For most of us, seeing (1) an apple, (2) a car accident, (3) a cloud, doesn't constitute a rhythm. Sometimes poems make us re-see the world in ways that find rhythms in what we don't ordinarily take that way.
"Rhythm" is also an opposite, or complement, of "meter." See Reference, rhythm and meter.
eye - ON' - ik
(adjective also eye - ON' - ik)
Rising Ionic is a fancy name for the combination of a pyrrhic and a spondee. The rule on pyrrhics (only before a spondee) dictates that all pyrrhics belong to rising Ionics. Sometimes the rising Ionic is called a "double iamb." That is, you can mark the combination of pyrrhic and spondee as a single foot --
x / | x x / / | . . .
the man with the fat lip . . .
-- if you remember that the rising Ionic replaces two iambs.
It might be useful to think of the rising Ionic as a single substitution that happens to cross a foot-boundary. The last syllable of one iamb is exchanged with the first syllable of the next. This might help explain why the variation is so common.
Scansion is a system for roughly diagramming the relation between the rhythm of a line of verse and the metrical pattern that underlies or is imposed on it. (See Reference, "rhythm and meter.") You do this by marking stress and slack syllables, and dividing the resulting marks into feet. (See Reference, Seven-Step Method, and the First Tutorial from Map.)
To scan a poem is not to understand its rhythmic character in detail, though it is a good beginning. The best use of scansion is to aid your own awareness of the poem's complex sound.
SKAY' - zon
(no adjectival form)

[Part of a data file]
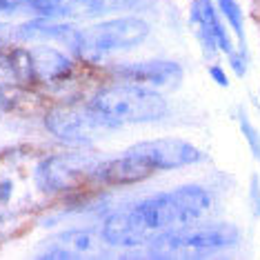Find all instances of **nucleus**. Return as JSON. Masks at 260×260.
Masks as SVG:
<instances>
[{
    "label": "nucleus",
    "mask_w": 260,
    "mask_h": 260,
    "mask_svg": "<svg viewBox=\"0 0 260 260\" xmlns=\"http://www.w3.org/2000/svg\"><path fill=\"white\" fill-rule=\"evenodd\" d=\"M209 209L211 196L205 187L182 185L109 214L100 234L109 247H140L162 232L198 222Z\"/></svg>",
    "instance_id": "1"
},
{
    "label": "nucleus",
    "mask_w": 260,
    "mask_h": 260,
    "mask_svg": "<svg viewBox=\"0 0 260 260\" xmlns=\"http://www.w3.org/2000/svg\"><path fill=\"white\" fill-rule=\"evenodd\" d=\"M89 105L114 127L156 122L167 116L169 111L165 96L158 93L153 87L125 80L98 89L91 96Z\"/></svg>",
    "instance_id": "2"
},
{
    "label": "nucleus",
    "mask_w": 260,
    "mask_h": 260,
    "mask_svg": "<svg viewBox=\"0 0 260 260\" xmlns=\"http://www.w3.org/2000/svg\"><path fill=\"white\" fill-rule=\"evenodd\" d=\"M240 242L238 227L227 222L187 224L162 232L147 242L149 258H207L227 251Z\"/></svg>",
    "instance_id": "3"
},
{
    "label": "nucleus",
    "mask_w": 260,
    "mask_h": 260,
    "mask_svg": "<svg viewBox=\"0 0 260 260\" xmlns=\"http://www.w3.org/2000/svg\"><path fill=\"white\" fill-rule=\"evenodd\" d=\"M149 38V22L138 16L103 20L76 34L74 51L85 60L96 62L118 51L136 49Z\"/></svg>",
    "instance_id": "4"
},
{
    "label": "nucleus",
    "mask_w": 260,
    "mask_h": 260,
    "mask_svg": "<svg viewBox=\"0 0 260 260\" xmlns=\"http://www.w3.org/2000/svg\"><path fill=\"white\" fill-rule=\"evenodd\" d=\"M45 127L56 138L72 145H89L116 129L96 109H91V105H56L47 111Z\"/></svg>",
    "instance_id": "5"
},
{
    "label": "nucleus",
    "mask_w": 260,
    "mask_h": 260,
    "mask_svg": "<svg viewBox=\"0 0 260 260\" xmlns=\"http://www.w3.org/2000/svg\"><path fill=\"white\" fill-rule=\"evenodd\" d=\"M98 160L82 153H60L38 162L36 185L43 193H69L93 180V169Z\"/></svg>",
    "instance_id": "6"
},
{
    "label": "nucleus",
    "mask_w": 260,
    "mask_h": 260,
    "mask_svg": "<svg viewBox=\"0 0 260 260\" xmlns=\"http://www.w3.org/2000/svg\"><path fill=\"white\" fill-rule=\"evenodd\" d=\"M9 74L20 80L60 82L74 74V62L62 51L51 47L36 49H11L7 51Z\"/></svg>",
    "instance_id": "7"
},
{
    "label": "nucleus",
    "mask_w": 260,
    "mask_h": 260,
    "mask_svg": "<svg viewBox=\"0 0 260 260\" xmlns=\"http://www.w3.org/2000/svg\"><path fill=\"white\" fill-rule=\"evenodd\" d=\"M134 156H138L153 174L156 171H169L180 167H191L205 160V153L196 145L178 138H160V140H147L129 147Z\"/></svg>",
    "instance_id": "8"
},
{
    "label": "nucleus",
    "mask_w": 260,
    "mask_h": 260,
    "mask_svg": "<svg viewBox=\"0 0 260 260\" xmlns=\"http://www.w3.org/2000/svg\"><path fill=\"white\" fill-rule=\"evenodd\" d=\"M114 76L125 82H138L156 89H176L182 82V67L174 60H140L114 67Z\"/></svg>",
    "instance_id": "9"
},
{
    "label": "nucleus",
    "mask_w": 260,
    "mask_h": 260,
    "mask_svg": "<svg viewBox=\"0 0 260 260\" xmlns=\"http://www.w3.org/2000/svg\"><path fill=\"white\" fill-rule=\"evenodd\" d=\"M100 245H107L103 240V234L96 229H67L51 238H47L40 245L38 258L47 260H67V258H82L98 251Z\"/></svg>",
    "instance_id": "10"
},
{
    "label": "nucleus",
    "mask_w": 260,
    "mask_h": 260,
    "mask_svg": "<svg viewBox=\"0 0 260 260\" xmlns=\"http://www.w3.org/2000/svg\"><path fill=\"white\" fill-rule=\"evenodd\" d=\"M191 25L196 27L198 40L205 49V56H214L218 49L224 54H232L234 45L227 29L222 25V18L218 16L211 0H193L191 3Z\"/></svg>",
    "instance_id": "11"
},
{
    "label": "nucleus",
    "mask_w": 260,
    "mask_h": 260,
    "mask_svg": "<svg viewBox=\"0 0 260 260\" xmlns=\"http://www.w3.org/2000/svg\"><path fill=\"white\" fill-rule=\"evenodd\" d=\"M151 176L153 171L132 151H125L122 156L109 158V160H98L93 169V180L103 185H134Z\"/></svg>",
    "instance_id": "12"
},
{
    "label": "nucleus",
    "mask_w": 260,
    "mask_h": 260,
    "mask_svg": "<svg viewBox=\"0 0 260 260\" xmlns=\"http://www.w3.org/2000/svg\"><path fill=\"white\" fill-rule=\"evenodd\" d=\"M40 18L47 20H78L105 14V0H27Z\"/></svg>",
    "instance_id": "13"
},
{
    "label": "nucleus",
    "mask_w": 260,
    "mask_h": 260,
    "mask_svg": "<svg viewBox=\"0 0 260 260\" xmlns=\"http://www.w3.org/2000/svg\"><path fill=\"white\" fill-rule=\"evenodd\" d=\"M218 9L224 16V20L229 22V27L234 29V34L240 40H245V20H242V9L236 0H216Z\"/></svg>",
    "instance_id": "14"
},
{
    "label": "nucleus",
    "mask_w": 260,
    "mask_h": 260,
    "mask_svg": "<svg viewBox=\"0 0 260 260\" xmlns=\"http://www.w3.org/2000/svg\"><path fill=\"white\" fill-rule=\"evenodd\" d=\"M238 122H240V132H242V136H245V140H247V145H249L253 158L260 160V134H258V129L251 125L249 118H247L245 109L238 111Z\"/></svg>",
    "instance_id": "15"
},
{
    "label": "nucleus",
    "mask_w": 260,
    "mask_h": 260,
    "mask_svg": "<svg viewBox=\"0 0 260 260\" xmlns=\"http://www.w3.org/2000/svg\"><path fill=\"white\" fill-rule=\"evenodd\" d=\"M156 0H105V9L116 11V9H145L151 7Z\"/></svg>",
    "instance_id": "16"
},
{
    "label": "nucleus",
    "mask_w": 260,
    "mask_h": 260,
    "mask_svg": "<svg viewBox=\"0 0 260 260\" xmlns=\"http://www.w3.org/2000/svg\"><path fill=\"white\" fill-rule=\"evenodd\" d=\"M229 62H232L236 76H245V72H247V56H245V51H232V54H229Z\"/></svg>",
    "instance_id": "17"
},
{
    "label": "nucleus",
    "mask_w": 260,
    "mask_h": 260,
    "mask_svg": "<svg viewBox=\"0 0 260 260\" xmlns=\"http://www.w3.org/2000/svg\"><path fill=\"white\" fill-rule=\"evenodd\" d=\"M209 76L214 78V82H216L218 87H229V78H227V74H224L222 67H218V64L209 67Z\"/></svg>",
    "instance_id": "18"
},
{
    "label": "nucleus",
    "mask_w": 260,
    "mask_h": 260,
    "mask_svg": "<svg viewBox=\"0 0 260 260\" xmlns=\"http://www.w3.org/2000/svg\"><path fill=\"white\" fill-rule=\"evenodd\" d=\"M251 207H253V214L260 216V182L256 176L251 178Z\"/></svg>",
    "instance_id": "19"
},
{
    "label": "nucleus",
    "mask_w": 260,
    "mask_h": 260,
    "mask_svg": "<svg viewBox=\"0 0 260 260\" xmlns=\"http://www.w3.org/2000/svg\"><path fill=\"white\" fill-rule=\"evenodd\" d=\"M0 74H9V62H7V51H0Z\"/></svg>",
    "instance_id": "20"
}]
</instances>
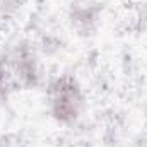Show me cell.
Listing matches in <instances>:
<instances>
[{"mask_svg":"<svg viewBox=\"0 0 147 147\" xmlns=\"http://www.w3.org/2000/svg\"><path fill=\"white\" fill-rule=\"evenodd\" d=\"M50 108L57 121L70 125L77 121L84 108V94L72 75H62L50 86Z\"/></svg>","mask_w":147,"mask_h":147,"instance_id":"6da1fadb","label":"cell"},{"mask_svg":"<svg viewBox=\"0 0 147 147\" xmlns=\"http://www.w3.org/2000/svg\"><path fill=\"white\" fill-rule=\"evenodd\" d=\"M7 70L12 79H16L22 87H33L38 84V69L34 55L29 51V48L21 46L16 48L10 55L3 58Z\"/></svg>","mask_w":147,"mask_h":147,"instance_id":"7a4b0ae2","label":"cell"},{"mask_svg":"<svg viewBox=\"0 0 147 147\" xmlns=\"http://www.w3.org/2000/svg\"><path fill=\"white\" fill-rule=\"evenodd\" d=\"M10 89H12V77L7 70L5 62L0 60V105H3L7 101Z\"/></svg>","mask_w":147,"mask_h":147,"instance_id":"3957f363","label":"cell"},{"mask_svg":"<svg viewBox=\"0 0 147 147\" xmlns=\"http://www.w3.org/2000/svg\"><path fill=\"white\" fill-rule=\"evenodd\" d=\"M19 0H0V19H9L19 10Z\"/></svg>","mask_w":147,"mask_h":147,"instance_id":"277c9868","label":"cell"}]
</instances>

Brief 1 - According to the glossary of poetic meter, which two feet combine to form a rising Ionic?
Brief 2 - Extend the glossary of poetic meter from the point where it stops.
The rows are not needed for any of this.

Output 1 - A pyrrhic and a spondee.

Output 2 -
A scazon (from Greek, "limping") is a trochee at the end of an iambic line. The rule on the amphibrach prohibits this (see Reference, Substitution Rules). If you use a scazon in a scansion, you have probably made a mistake.
Yet poets (this is Philip Larkin) break rules:
x / | x / | x / | x / | / x
Their parchment, plate and pyx in locked cases
Still, this line rhymes with
x / | x (/)| x / |x / x
. . . avoid them as unlucky places
So the apparent trochee on "cases" is probably technically a defective amphibrach: not
/ x, but
^/ x. So even behind this exception to the rules, we can see an adherence to the deeper principles of sound and dynamic structure that really constitute metrical writing and reading.
PEE' - on
(no adjectival form)
A "second paeon" (second because the second of the four syllables gets the single stress) is a foot consisting of a slack, a stress, and two slacks:
x / x x
re - PUB - li - can
Rule: the second paeon occurs only at the end of a line whose last two syllables are slack and whose final syllable is not promoted. (Often, if you think you have one, you're one foot short in the line, and the last syllable is promoted and belongs to an iamb.) In practice, the second paeon is confined to trisyllabic rhymes:
x / x x x / x x
"We've given her / the scrivener."
A slack (marked
x) is an unstressed syllable. In the phrase, "want the change," "the" is a slack:
/ x /
want the change
So is the first syllable of the word "desire":
SPON' - dee
adjective: spon - DAY' - ik
A spondee is a foot consisting of two stresses:
Iambic verse permits a spondaic substitution in any foot. (When the spondee follows a pyrrhic -- the only time the pyrrhic is allowed -- the combination is called a rising Ionic.)
Much "strong" iambic verse (Robert Browning's, for instance) uses as many as one or two spondees per line on average. Here's a line by Milton that is famous for its spondees:
/ / | / / | / / | x / | x /
Rocks, caves, lakes, fens, bogs, dens, and shades of death
It may be outdone, in the spondee sweepstakes by this line from Larkin's "Church Going":
/ / | / / | / / x x | / /
Brewed God knows how long. Hatless, I take off
(The line ends with a rising Ionic.)
The term "sprung rhythm" was invented by Gerard Manley Hopkins. He seems to have meant that the inversion of two consecutive feet from "rising" to "falling" (or vice versa) -- for example, the substitution of two trochees for iambs -- radically shifts or disturbs our sense of the line's movement. He was right, and it's useful to have a name for that effect.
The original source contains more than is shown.